SET TASK:
Print out every record exactly as it appears.

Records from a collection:
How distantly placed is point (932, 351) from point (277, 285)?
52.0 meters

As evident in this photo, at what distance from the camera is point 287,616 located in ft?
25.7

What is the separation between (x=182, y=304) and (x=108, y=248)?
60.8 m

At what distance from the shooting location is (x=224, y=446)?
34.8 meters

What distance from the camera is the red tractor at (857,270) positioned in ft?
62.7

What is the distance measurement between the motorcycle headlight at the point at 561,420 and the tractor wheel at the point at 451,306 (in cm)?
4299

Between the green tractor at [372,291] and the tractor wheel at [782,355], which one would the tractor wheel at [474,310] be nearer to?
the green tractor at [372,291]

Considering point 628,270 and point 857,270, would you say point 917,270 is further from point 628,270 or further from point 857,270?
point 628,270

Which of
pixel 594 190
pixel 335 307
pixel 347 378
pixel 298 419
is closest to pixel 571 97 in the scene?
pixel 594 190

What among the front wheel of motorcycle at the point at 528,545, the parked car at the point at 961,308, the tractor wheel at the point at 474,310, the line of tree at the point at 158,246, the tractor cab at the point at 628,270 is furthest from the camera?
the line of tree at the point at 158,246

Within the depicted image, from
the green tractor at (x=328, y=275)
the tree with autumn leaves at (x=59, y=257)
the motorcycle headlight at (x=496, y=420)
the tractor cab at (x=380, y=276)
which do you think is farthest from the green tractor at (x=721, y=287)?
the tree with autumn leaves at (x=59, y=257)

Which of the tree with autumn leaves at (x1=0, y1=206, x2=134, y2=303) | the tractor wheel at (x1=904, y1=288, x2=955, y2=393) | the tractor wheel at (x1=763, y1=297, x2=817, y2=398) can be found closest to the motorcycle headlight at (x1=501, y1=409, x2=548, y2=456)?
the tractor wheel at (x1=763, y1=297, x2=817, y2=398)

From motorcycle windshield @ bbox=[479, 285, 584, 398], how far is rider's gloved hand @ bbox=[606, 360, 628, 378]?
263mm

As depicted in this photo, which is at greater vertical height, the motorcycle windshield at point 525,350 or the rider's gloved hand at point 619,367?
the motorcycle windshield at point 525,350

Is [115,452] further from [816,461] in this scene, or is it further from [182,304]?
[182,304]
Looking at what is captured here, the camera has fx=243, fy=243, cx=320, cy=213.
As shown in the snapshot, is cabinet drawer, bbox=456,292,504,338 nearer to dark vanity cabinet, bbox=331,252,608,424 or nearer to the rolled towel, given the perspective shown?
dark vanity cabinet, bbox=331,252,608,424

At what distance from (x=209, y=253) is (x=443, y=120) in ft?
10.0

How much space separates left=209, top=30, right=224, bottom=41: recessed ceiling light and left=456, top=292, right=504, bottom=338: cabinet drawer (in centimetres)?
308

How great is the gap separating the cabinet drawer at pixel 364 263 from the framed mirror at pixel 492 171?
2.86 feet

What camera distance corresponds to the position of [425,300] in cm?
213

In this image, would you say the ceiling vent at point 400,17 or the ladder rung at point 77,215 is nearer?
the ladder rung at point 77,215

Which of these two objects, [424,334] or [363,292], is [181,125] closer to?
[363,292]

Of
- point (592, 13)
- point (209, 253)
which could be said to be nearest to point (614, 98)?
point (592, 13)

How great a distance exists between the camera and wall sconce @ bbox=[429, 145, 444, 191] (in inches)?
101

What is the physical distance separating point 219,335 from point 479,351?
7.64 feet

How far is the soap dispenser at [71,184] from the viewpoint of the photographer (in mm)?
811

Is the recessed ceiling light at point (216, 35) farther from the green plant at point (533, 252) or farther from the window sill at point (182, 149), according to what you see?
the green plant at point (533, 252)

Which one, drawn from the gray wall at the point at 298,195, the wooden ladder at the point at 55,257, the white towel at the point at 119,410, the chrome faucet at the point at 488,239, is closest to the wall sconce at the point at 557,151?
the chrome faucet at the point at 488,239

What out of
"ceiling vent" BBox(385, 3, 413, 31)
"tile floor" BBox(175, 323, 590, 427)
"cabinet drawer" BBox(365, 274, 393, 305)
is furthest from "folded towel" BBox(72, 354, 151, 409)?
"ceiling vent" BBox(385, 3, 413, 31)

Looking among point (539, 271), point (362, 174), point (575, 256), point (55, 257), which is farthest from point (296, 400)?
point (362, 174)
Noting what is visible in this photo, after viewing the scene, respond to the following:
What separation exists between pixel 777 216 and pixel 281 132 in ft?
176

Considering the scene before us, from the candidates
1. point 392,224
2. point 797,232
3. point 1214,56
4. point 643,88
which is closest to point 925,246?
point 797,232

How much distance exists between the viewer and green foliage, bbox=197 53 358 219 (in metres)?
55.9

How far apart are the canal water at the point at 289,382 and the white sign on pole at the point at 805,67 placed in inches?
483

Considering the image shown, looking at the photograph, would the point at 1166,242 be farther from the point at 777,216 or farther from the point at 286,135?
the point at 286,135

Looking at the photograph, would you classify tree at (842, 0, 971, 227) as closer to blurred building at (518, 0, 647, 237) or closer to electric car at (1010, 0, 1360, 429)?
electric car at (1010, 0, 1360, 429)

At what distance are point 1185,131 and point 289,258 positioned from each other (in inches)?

RESULT OF THIS EXERCISE:
How distantly placed is point (932, 351) from point (277, 285)?
52.0 meters

As evident in this photo, at what distance from the camera is point 287,616 located in ft?
25.7

What is the separation between (x=182, y=304) and (x=108, y=248)?
60.8 m

At what distance from the shooting location is (x=224, y=446)?
34.8 meters

What distance from the camera is the red tractor at (857,270) positioned in ft?
62.7

What is the distance measurement between the motorcycle headlight at the point at 561,420 and the tractor wheel at the point at 451,306 (in cm)?
4299

Between the green tractor at [372,291] and the tractor wheel at [782,355], which one would the tractor wheel at [474,310] be nearer to?
the green tractor at [372,291]

Considering point 628,270 and point 857,270, would you say point 917,270 is further from point 628,270 or further from point 857,270?
point 628,270

Which of
pixel 594 190
pixel 335 307
pixel 347 378
pixel 298 419
is closest to pixel 571 97 in the scene?
pixel 594 190

What among the front wheel of motorcycle at the point at 528,545, the parked car at the point at 961,308, the tractor wheel at the point at 474,310, the line of tree at the point at 158,246, the tractor cab at the point at 628,270 is furthest from the camera?
the line of tree at the point at 158,246

Within the depicted image, from
the green tractor at (x=328, y=275)
the tree with autumn leaves at (x=59, y=257)
the motorcycle headlight at (x=496, y=420)
the tractor cab at (x=380, y=276)
which do you think is farthest from the green tractor at (x=721, y=287)?
the tree with autumn leaves at (x=59, y=257)

Which of the tree with autumn leaves at (x1=0, y1=206, x2=134, y2=303) | the tractor wheel at (x1=904, y1=288, x2=955, y2=393) | the tractor wheel at (x1=763, y1=297, x2=817, y2=398) can be found closest to the motorcycle headlight at (x1=501, y1=409, x2=548, y2=456)?
the tractor wheel at (x1=763, y1=297, x2=817, y2=398)

From motorcycle windshield @ bbox=[479, 285, 584, 398], how far is rider's gloved hand @ bbox=[606, 360, 628, 378]?
263mm

As depicted in this photo, which is at greater vertical height, the motorcycle windshield at point 525,350 or the rider's gloved hand at point 619,367?
the motorcycle windshield at point 525,350

Is [115,452] further from [816,461] in this scene, or is it further from [182,304]?
[182,304]
Looking at what is captured here, the camera has fx=243, fy=243, cx=320, cy=213.
As shown in the snapshot, is cabinet drawer, bbox=456,292,504,338 nearer to dark vanity cabinet, bbox=331,252,608,424 or nearer to the rolled towel, given the perspective shown?
dark vanity cabinet, bbox=331,252,608,424

At what distance from (x=209, y=253) is (x=443, y=120) in ft?
10.0

How much space separates left=209, top=30, right=224, bottom=41: recessed ceiling light and left=456, top=292, right=504, bottom=338: cabinet drawer (in centimetres)?
308

How great is the gap separating the cabinet drawer at pixel 364 263 from the framed mirror at pixel 492 171?
2.86 feet

What camera distance corresponds to the position of [425,300] in cm?
213

In this image, would you say the ceiling vent at point 400,17 or the ladder rung at point 77,215 is nearer?
the ladder rung at point 77,215

Which of these two objects, [424,334] or [363,292], is [181,125] closer to?
[363,292]

Of
- point (592, 13)
- point (209, 253)
which could be said to be nearest to point (614, 98)?
point (592, 13)

How great a distance exists between the camera and wall sconce @ bbox=[429, 145, 444, 191] (in inches)?
101

What is the physical distance separating point 219,335 from point 479,351?
7.64 feet

How far is the soap dispenser at [71,184] from the viewpoint of the photographer (in mm)?
811

Is the recessed ceiling light at point (216, 35) farther from the green plant at point (533, 252) or farther from the window sill at point (182, 149), according to what you see?
the green plant at point (533, 252)

Which one, drawn from the gray wall at the point at 298,195, the wooden ladder at the point at 55,257, the white towel at the point at 119,410, the chrome faucet at the point at 488,239, is closest to the wall sconce at the point at 557,151?
the chrome faucet at the point at 488,239

What out of
"ceiling vent" BBox(385, 3, 413, 31)
"tile floor" BBox(175, 323, 590, 427)
"cabinet drawer" BBox(365, 274, 393, 305)
is furthest from "folded towel" BBox(72, 354, 151, 409)?
"ceiling vent" BBox(385, 3, 413, 31)

Looking among point (539, 271), point (362, 174), point (575, 256), point (55, 257), which is farthest from point (296, 400)?
point (362, 174)
Noting what is visible in this photo, after viewing the scene, respond to the following:
What separation exists between pixel 777 216 and pixel 281 132 in ft?
176

Considering the scene before us, from the candidates
1. point 392,224
2. point 797,232
3. point 1214,56
4. point 643,88
which is closest to point 925,246?
point 797,232

How much distance exists between the viewer and green foliage, bbox=197 53 358 219 (in metres)?
55.9

How far apart are the canal water at the point at 289,382 and the white sign on pole at the point at 805,67 placed in inches?
483

Considering the image shown, looking at the photograph, would the point at 1166,242 be farther from the point at 777,216 or farther from the point at 286,135?
the point at 286,135

Looking at the photograph, would you classify tree at (842, 0, 971, 227) as closer to blurred building at (518, 0, 647, 237) or closer to electric car at (1010, 0, 1360, 429)?
electric car at (1010, 0, 1360, 429)

At what distance are point 1185,131 and point 289,258 positioned from each other (in inches)?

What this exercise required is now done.